DATASET RECORDS:
*-*-*
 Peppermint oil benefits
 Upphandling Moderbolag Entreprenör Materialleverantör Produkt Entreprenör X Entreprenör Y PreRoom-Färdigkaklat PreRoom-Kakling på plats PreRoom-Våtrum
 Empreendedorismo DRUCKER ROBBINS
*-*-*
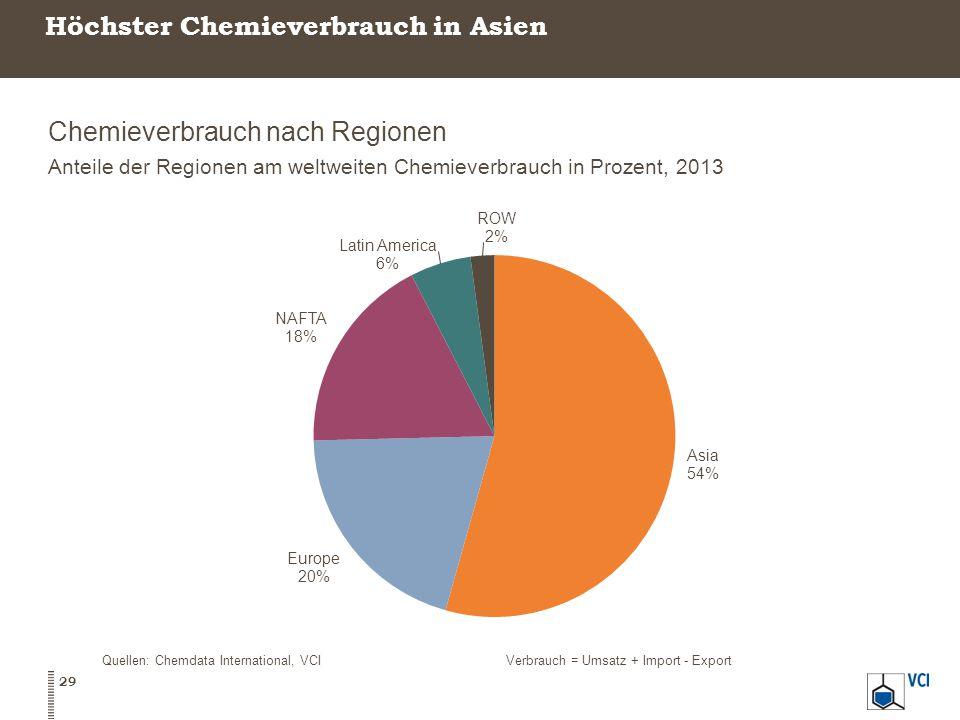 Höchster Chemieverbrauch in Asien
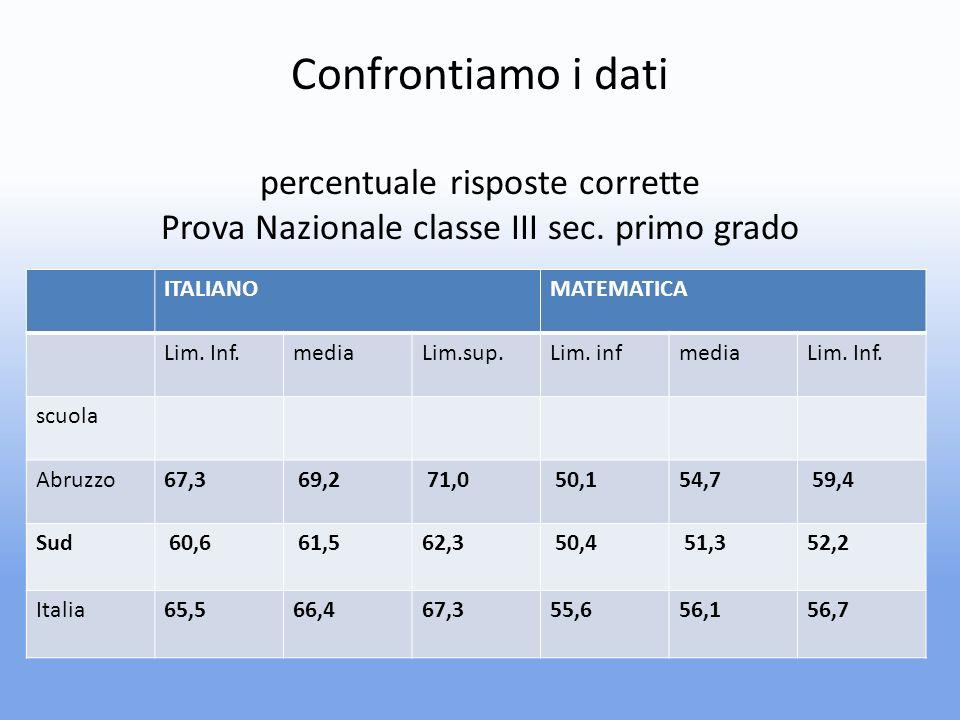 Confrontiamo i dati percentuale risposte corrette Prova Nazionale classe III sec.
*-*-*
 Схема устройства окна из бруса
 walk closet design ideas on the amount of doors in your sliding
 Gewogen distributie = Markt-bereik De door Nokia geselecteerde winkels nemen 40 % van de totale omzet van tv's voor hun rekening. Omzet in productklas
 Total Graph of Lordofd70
*-*-*
REQUIREMENT:
Please transcribe exactly the lines above from the line that has "walk closet design" up to and including the line that has "Total Graph of Lordofd70"; no other line belongs in the answer.

EXERCISE OUTPUT:
 walk closet design ideas on the amount of doors in your sliding
 Gewogen distributie = Markt-bereik De door Nokia geselecteerde winkels nemen 40 % van de totale omzet van tv's voor hun rekening. Omzet in productklas
 Total Graph of Lordofd70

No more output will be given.